BINF 6215: Figuring out UNIX command line software
The most common things that you’ll want to do with shell scripts in bioinformatics are 1) data manipulation (which is what we practiced this morning) and 2) driving programs to run automatically, collecting their output, and feeding it into other programs. The little UNIX commands that are part of your operating system are powerful, but usuallly you’ll end up wanting to run programs that other people have developed.
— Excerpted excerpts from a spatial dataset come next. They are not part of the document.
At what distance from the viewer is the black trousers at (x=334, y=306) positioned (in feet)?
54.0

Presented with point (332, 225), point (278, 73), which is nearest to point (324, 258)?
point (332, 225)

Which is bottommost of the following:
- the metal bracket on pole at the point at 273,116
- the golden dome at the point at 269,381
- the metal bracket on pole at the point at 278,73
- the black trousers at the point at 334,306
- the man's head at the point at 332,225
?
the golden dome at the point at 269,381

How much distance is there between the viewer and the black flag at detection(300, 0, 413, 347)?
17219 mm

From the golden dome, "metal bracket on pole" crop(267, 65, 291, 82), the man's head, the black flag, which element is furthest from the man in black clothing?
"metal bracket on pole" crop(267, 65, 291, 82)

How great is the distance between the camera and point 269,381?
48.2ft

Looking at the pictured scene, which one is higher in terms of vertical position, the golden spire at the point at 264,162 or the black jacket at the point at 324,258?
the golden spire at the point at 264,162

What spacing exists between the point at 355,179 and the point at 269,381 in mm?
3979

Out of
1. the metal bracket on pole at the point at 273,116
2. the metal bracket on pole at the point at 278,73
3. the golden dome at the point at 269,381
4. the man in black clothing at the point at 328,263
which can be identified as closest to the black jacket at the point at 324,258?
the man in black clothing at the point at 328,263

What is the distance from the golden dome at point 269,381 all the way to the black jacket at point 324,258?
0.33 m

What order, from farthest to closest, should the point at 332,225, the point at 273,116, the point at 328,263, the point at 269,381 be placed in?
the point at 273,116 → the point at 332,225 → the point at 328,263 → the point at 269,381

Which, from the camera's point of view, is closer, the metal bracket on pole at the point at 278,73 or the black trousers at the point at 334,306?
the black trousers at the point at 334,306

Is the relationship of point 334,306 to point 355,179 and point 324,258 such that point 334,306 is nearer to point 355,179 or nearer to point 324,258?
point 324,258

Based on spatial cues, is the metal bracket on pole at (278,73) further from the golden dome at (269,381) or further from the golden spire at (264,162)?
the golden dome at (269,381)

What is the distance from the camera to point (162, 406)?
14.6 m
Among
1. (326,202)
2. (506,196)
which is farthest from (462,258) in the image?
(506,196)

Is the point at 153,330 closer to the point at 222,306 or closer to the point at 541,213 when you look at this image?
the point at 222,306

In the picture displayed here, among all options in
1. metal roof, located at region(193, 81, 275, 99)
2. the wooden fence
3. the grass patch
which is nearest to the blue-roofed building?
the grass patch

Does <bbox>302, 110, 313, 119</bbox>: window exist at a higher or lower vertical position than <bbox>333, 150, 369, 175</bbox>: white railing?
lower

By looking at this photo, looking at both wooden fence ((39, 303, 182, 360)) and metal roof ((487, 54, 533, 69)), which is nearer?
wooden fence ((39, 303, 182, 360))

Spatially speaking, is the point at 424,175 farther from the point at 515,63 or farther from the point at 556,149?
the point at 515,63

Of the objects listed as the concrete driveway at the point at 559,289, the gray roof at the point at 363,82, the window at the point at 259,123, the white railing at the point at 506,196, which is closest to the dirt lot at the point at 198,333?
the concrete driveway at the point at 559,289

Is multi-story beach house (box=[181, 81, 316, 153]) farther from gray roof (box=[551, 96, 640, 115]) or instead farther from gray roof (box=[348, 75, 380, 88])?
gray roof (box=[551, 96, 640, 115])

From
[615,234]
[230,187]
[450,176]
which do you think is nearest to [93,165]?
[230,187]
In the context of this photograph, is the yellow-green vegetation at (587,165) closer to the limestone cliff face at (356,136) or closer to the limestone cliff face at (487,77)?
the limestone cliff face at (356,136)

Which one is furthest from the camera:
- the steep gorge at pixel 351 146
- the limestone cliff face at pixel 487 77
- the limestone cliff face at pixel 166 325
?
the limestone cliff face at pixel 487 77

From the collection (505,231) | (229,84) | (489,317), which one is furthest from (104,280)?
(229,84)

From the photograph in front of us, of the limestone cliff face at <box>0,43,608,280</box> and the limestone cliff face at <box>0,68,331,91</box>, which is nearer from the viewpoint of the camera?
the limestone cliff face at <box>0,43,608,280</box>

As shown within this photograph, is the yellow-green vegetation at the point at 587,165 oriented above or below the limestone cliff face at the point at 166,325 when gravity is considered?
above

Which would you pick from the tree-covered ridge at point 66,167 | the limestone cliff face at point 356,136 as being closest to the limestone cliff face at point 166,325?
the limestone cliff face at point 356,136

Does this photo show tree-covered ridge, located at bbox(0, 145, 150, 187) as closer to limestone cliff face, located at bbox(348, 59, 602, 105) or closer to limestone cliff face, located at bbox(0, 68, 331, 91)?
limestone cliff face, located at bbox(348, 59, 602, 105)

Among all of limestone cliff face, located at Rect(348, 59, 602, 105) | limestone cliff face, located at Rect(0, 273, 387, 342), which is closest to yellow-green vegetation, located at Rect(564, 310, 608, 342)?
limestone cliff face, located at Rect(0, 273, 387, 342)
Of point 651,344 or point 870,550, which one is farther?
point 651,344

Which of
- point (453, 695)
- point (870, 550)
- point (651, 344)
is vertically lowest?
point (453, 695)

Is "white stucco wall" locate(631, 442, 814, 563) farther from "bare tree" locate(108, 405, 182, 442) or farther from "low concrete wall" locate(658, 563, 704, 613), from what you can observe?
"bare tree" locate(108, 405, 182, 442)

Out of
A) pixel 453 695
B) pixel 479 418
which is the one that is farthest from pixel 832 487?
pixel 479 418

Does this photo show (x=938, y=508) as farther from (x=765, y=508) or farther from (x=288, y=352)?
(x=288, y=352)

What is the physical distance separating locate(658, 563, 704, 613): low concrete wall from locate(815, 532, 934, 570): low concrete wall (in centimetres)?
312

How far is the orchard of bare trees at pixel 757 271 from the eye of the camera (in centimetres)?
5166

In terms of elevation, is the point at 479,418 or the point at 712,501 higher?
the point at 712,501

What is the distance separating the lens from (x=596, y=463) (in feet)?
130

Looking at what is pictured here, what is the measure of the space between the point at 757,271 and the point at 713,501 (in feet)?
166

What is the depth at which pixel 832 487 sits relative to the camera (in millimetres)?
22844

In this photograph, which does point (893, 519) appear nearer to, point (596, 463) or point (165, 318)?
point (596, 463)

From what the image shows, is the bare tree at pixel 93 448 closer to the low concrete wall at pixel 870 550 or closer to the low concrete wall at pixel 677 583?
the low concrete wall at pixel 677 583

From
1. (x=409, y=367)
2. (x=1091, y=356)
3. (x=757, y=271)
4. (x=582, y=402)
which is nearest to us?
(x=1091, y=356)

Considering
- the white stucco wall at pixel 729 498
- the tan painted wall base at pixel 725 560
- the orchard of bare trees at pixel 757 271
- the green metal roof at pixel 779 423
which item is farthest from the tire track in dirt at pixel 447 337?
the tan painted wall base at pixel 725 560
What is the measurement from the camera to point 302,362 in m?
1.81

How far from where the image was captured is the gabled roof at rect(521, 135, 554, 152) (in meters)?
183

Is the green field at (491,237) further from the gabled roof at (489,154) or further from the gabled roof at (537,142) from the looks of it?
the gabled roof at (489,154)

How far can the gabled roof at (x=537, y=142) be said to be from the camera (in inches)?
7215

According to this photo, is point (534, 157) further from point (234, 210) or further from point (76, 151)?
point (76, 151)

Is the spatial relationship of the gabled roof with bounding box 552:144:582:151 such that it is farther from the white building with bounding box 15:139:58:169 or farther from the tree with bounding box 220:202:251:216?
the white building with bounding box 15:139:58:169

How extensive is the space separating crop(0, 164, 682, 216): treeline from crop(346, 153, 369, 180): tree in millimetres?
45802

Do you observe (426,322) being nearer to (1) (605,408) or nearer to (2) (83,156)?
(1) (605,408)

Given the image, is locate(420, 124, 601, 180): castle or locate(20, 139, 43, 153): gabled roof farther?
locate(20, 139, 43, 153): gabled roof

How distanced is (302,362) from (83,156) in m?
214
In order to successfully build a script that drives a bioinformatics pipeline, the first things you have to do are understand the process you’re looking to execute, identify appropriate programs for the process and for the data you have, and then understand the inputs, outputs, and tuneable parameters of each program. Then you need to test the sequence of commands once separately, and once as a pipeline, before you start doing things like setting up repeating loops or passing whole lists of filenames to your script.
Developing a pipeline — walk-through example
What I want to do is take the sequence data that I have for Vibrio vulnificus JY1305, and see if I can improve the genome assembly by using a new process called digital normalization. I’m also going to switch to using the SPAdes assembler, rather than Velvet, which was used when we originally put this genome together back in 2012.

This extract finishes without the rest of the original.